My favorite part about the world of you is the fact that you share your emotion. What was once buried under cheeseburgers and WOW is now brought to the front lines. It is exposed, it’s examined, and it is dealt with. So as you transition wanker, lest not forget that with out getting out and living life we aren’t able to make mistakes, learn, and be happy. Fear of failure is what stops so many of us dead in our tracks. If you don’t fail you’ll never scratch the surface of your limits or what you’re truly capable of. And sister you’re capable of plenty!

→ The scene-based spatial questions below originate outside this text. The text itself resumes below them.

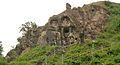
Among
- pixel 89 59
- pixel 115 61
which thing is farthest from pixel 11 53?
pixel 115 61

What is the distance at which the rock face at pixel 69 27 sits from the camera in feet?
136

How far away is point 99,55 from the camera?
27.5 m

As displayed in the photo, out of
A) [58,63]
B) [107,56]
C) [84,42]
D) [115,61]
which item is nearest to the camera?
[115,61]

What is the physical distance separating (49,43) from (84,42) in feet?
33.1

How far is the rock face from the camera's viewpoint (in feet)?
136

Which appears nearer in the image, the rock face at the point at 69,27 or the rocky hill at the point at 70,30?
the rocky hill at the point at 70,30

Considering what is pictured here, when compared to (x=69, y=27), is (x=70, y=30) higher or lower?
lower

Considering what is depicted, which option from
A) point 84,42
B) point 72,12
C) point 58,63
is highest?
point 72,12

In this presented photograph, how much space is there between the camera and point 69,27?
4338cm

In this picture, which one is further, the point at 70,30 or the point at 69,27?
the point at 69,27

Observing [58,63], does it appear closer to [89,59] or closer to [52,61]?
[52,61]

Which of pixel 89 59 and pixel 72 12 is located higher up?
pixel 72 12

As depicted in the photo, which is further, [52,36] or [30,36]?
[30,36]

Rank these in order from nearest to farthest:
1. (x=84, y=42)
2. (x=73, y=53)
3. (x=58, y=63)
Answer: (x=58, y=63), (x=73, y=53), (x=84, y=42)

It was the last time I truly sat down to read anything health related. It was two days after my last post. It was a message I wish I could use more in my own journey. I’ve sat down several times to start writing a new post over the last month. The thing is . . . I haven’t the foggiest what to write about. When my emotions get the best of me I can build a wall with the best of em. Consider this post a wrecking ball. I am still dealing with the loss of my grandma. It sucks. Just writing that I start to blubber. I have transitioned from an unemployed drag on the economy to 6o hours a week. I’ve decided to keep going to school as well(ya know, just in case). I have no idea what i’m thinking. I managed to get my “A” once again in summer session Geology lab. I studied a total of three hours, over eight weeks, of a condensed class that is normally seventeen weeks. I am standing up for my best friend from the age of 4 this upcoming Saturday. My third fitbit crapped out on my due to firmware issues AGAIN last month. My wife is 24 weeks currently. The clock is ticking quick. Before I know it I’ll be going from 5-7 hours of sleep to 3-5 hours of bad sleep.
It’s not that I’ve given up. It’s not that I’ve forgotten about my journey. I’ve been walking around in circles. The big picture is still there. It’s always in the back of my mind, and occasionally in the front of my mind too. I still choose to climb up five stories to talk to the batchman instead of using the two way radios. My belt loop is the same as it was 2 months ago, but I’m walking around in circles.
My birthday is Thursday. It was around then last year that I decided to come back to blogging and really hit it hard to shed my tonnage. It took me a month to get the guts to come back though. Despite not really doing anything failure related, like putting on all the weight I’ve lost, I still have felt like a failure. I don’t know why. Perhaps I started measuring myself against others again. Who knows? What I do know is that it’s taken me darned near a month, and a call from a friend to get the gumption to come back. The feeling of failure stopped me. My still strong Catholic guilt pulsates though these veins. So I am working on finding where that man in the mirror can improve. I am establishing some boundaries. I am working on not walking around in circles. And now I need to work on getting to sleep. The 4:30 am wake up call is just around the corner.